G DATA Phishing Simulation

Select whether your participants should receive feedback when they click on our links.

Are your employees receiving phishing emails that have found their way into their mailbox despite all the security measures? Is your IT department informed so that it can take measures to block these emails in future?

And: despite all caution, it can happen to anyone at some point to click on a phishing link. Often such mistakes happen in hectic everyday life. You usually quickly realize that you should not have clicked on this link. It is often just an unpleasant feeling that something is wrong with this link. If the employee quickly reaches out to IT, the damage can frequently still be prevented (for example, by swiftly changing passwords). However, if this oversight is concealed, the attacker has achieved his goal.

Do your employees report to IT after such an oversight has occurred?

This internal reporting process is a key factor in assessing your own IT security.

If the internal reporting process is the focus of your planned G DATA Phishing Simulation, participants should not receive any feedback. In comparison between the "Total number of clicked links in your simulation campaign" and the "Total number of reports of accidental clicks to your IT", you can see how well the participants' sense of responsibility with regard to IT security in your company is.

These findings will help you to assess whether training your employees in the correct handling of data leaks is a priority.

In this case, select Without feedback pages.

A good knowledge of phishing emails and how to recognize them helps to avoid such mistakes in advance. Even under stress, there are criteria that can be used to quickly identify a phishing email.

If you would like to raise your participants' awareness of how to recognize phishing emails, after clicking on one of our links, as well as after entering data on the landing page that opens, a corresponding info page will be displayed for the participant. A campaign can help you to assess whether training on the subject of phishing is necessary for your company or whether the training you have provided has sustainably improved the detection rate of your participants.

In this case, select With feedback pages.

Select whether you want

The two options are not mutually exclusive. It is possible to check both boxes. In this case you will receive an overall report and an evaluation based on your groups.

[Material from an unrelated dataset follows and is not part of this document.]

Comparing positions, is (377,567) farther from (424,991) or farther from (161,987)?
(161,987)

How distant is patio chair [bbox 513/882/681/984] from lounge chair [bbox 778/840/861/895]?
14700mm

On this page, enter the name of the report recipient, the language in which the reports should be written and the e-mail address of the recipient.

On this page you enter the participants in the G DATA Phishing Simulation. This can be performed by direct input on the page or by import of a previously created CSV file.

Whitelisting depends on the security software you are using. You will find helpful information about it in this article.

When everything is ready, you will see a view with a green tick for each block. You can now release the campaign.

There can be various reasons - from help with the implementation to support with the evaluation - to involve third parties in a phishing campaign.

In the G DATA Awareness Manager you can therefore use the Forward button to invite third parties. These are then given the opportunity to edit the campaign they have been invited to.